Given problem a =
How many lines in the rows contain the string "restaurant"? Case counts, and only the number is wanted.

Text excerpt =
Folks, we have had plenty of e-collar debates on here. This thread is about falling into the trap of requiring some sort of device on the dog to maintain control at all times. It is not about the e-collar and why it's the best thing since sliced bread or the worst thing since the IRS. It is not about dependence on a tool for training, but ending up dependent on a tool for life because the dog and handler team has never learned how to operate without the leash or the prong or the e-collar as they always end up using it as a prompt or redirection, thus leading the dog to be unable to function in, say, a trial setting where a flat collar and loose leash are required or nothing at all.

So please, no more debates on the e-collar as a training tool on this thread. Please do start another thread for that if you'd like to continue that discussion.


----------



## LouCastle (Sep 25, 2006)

> Originally Posted By: DianaMIt is not about dependence on a tool for training, but ending up dependent on a tool for life because the dog and handler team has never learned how to operate without the leash or the prong or the e-collar as they always end up using it as a prompt or redirection, thus leading the dog to be unable to function in, say, a trial setting where a flat collar and loose leash are required or nothing at all.


On my website there's a protocol for weaning dogs off the Ecollar that have been trained with my methods. I mentioned it in one of the "debating posts" but it may have gotten lost. It was designed for people who compete and can't have the Ecollar on their dog or who may need to certify, also without it. 

Here it is for those who may have missed it. RIGHT HERE.



> Originally Posted By: DianaMSo please, no more debates on the e-collar as a training tool on this thread. Please do start another thread for that if you'd like to continue that discussion.


YAY Sanity!


----------



## Cassidy's Mom (Mar 30, 2003)

> Originally Posted By: DianaMFolks, we have had plenty of e-collar debates on here.

Raw records =
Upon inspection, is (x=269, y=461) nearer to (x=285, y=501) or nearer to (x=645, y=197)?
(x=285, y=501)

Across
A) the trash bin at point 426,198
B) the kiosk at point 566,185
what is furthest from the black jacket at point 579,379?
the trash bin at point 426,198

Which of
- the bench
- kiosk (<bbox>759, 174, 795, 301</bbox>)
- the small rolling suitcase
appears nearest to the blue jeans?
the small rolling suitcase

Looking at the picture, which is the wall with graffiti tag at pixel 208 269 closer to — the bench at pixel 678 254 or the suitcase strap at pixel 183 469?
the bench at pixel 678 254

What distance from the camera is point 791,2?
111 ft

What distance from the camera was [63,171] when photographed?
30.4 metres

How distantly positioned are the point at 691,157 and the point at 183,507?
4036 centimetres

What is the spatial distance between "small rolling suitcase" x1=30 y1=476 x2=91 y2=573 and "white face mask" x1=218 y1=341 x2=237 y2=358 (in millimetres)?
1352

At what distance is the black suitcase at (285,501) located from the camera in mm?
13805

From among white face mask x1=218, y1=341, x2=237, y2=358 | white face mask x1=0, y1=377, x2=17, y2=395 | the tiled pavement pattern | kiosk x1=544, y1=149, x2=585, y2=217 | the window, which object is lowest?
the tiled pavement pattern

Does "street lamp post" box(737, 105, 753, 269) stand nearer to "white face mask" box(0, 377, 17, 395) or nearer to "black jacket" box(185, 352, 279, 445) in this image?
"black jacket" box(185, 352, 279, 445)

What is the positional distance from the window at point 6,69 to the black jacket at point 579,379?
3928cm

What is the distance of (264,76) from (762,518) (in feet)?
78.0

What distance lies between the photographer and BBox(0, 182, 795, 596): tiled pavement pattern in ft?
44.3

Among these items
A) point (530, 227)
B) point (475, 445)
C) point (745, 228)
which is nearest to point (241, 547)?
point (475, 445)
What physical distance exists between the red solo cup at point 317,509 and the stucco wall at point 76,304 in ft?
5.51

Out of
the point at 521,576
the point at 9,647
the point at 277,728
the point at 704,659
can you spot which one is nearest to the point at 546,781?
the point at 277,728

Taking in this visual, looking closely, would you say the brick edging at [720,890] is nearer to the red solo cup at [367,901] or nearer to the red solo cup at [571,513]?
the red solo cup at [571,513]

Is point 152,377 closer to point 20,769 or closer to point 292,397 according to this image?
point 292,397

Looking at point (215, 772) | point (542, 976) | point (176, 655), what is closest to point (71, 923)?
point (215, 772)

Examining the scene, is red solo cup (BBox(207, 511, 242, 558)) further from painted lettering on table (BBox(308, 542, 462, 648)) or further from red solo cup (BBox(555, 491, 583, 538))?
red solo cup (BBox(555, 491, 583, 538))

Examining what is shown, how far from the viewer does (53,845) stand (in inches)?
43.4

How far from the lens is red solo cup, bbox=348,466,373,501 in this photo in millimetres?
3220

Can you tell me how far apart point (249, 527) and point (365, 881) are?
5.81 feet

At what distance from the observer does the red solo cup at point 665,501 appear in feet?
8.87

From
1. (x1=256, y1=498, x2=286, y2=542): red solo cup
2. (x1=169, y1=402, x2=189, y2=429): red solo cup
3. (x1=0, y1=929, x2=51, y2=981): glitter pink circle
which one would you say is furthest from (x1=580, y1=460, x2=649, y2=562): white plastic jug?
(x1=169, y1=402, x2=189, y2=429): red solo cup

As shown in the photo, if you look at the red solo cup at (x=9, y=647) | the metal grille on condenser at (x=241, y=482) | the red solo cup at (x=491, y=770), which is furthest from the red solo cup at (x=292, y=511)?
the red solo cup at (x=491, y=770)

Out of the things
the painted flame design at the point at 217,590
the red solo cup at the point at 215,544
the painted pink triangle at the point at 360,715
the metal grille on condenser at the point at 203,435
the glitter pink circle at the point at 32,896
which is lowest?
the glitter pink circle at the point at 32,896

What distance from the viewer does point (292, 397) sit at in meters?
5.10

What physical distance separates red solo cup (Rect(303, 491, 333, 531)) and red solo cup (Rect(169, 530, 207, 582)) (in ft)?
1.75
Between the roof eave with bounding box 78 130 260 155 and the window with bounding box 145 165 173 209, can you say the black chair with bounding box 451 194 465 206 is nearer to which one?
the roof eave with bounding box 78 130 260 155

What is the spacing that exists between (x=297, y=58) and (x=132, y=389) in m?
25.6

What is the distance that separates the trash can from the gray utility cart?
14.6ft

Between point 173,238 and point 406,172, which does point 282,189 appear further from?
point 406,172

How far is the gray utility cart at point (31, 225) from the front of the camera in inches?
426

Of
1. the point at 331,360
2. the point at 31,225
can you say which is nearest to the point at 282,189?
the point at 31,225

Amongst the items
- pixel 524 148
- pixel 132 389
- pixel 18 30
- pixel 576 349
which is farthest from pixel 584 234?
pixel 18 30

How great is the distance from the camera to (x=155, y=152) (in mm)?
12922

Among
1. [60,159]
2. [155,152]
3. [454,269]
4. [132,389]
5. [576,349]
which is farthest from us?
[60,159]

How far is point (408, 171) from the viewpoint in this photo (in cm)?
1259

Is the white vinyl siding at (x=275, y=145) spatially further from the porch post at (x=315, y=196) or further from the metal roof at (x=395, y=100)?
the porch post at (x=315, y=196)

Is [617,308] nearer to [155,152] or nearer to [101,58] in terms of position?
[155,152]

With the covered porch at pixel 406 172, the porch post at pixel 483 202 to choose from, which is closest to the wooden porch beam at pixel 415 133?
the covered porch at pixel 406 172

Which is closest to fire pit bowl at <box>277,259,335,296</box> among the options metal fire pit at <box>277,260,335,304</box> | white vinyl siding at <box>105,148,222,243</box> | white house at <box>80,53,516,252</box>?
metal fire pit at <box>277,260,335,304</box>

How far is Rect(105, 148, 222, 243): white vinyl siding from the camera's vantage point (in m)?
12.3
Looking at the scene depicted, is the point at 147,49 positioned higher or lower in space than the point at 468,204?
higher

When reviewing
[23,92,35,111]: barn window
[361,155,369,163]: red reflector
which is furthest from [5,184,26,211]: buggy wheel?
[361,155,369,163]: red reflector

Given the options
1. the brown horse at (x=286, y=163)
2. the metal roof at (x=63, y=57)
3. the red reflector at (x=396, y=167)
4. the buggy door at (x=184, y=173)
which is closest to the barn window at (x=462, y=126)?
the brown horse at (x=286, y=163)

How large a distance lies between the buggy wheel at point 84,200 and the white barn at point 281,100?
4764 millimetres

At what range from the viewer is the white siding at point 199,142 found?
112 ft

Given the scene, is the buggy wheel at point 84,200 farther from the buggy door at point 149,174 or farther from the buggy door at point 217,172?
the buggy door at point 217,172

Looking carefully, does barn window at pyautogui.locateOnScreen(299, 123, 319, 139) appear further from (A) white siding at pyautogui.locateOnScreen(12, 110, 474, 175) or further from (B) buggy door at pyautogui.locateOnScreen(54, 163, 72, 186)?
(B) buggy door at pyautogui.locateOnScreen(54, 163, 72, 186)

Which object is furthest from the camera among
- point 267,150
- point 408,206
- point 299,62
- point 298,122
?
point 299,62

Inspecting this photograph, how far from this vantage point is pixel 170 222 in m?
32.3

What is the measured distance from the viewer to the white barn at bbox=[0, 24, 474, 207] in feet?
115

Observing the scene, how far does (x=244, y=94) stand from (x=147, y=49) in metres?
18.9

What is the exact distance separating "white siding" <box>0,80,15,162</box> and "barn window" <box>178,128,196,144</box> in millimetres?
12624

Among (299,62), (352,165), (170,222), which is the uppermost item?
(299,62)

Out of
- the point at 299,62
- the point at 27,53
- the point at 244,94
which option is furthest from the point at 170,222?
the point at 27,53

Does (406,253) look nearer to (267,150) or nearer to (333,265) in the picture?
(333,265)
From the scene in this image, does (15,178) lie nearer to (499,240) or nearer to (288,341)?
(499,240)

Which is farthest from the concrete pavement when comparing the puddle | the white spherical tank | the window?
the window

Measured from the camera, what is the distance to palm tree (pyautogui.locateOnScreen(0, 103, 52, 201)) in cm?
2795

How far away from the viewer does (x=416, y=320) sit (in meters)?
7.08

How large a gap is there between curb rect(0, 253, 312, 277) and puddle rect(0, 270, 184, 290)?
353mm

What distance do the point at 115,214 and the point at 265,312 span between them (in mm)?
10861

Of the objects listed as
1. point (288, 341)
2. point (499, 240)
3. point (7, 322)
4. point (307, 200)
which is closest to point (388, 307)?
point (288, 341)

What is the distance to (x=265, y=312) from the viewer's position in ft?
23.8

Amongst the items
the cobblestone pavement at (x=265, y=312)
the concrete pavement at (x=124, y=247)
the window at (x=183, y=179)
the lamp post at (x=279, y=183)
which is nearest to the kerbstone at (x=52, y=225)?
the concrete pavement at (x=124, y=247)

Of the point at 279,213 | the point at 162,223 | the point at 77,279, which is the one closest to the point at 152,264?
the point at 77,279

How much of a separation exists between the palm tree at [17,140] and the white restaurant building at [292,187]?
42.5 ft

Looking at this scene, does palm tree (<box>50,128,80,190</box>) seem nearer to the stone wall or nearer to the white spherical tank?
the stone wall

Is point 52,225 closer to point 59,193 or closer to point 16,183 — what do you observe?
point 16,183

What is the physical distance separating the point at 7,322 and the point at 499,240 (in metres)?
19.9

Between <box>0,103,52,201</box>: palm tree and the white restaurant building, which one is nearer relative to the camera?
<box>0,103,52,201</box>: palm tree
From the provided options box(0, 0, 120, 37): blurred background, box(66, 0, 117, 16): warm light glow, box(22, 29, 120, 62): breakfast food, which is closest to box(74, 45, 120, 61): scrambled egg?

Given problem b =
In the e-collar thread, who was the protocol for weaning dogs off the Ecollar designed for?

Complete output a =
2

Complete output b =
People who compete and can't have the Ecollar on their dog, or who may need to certify without it.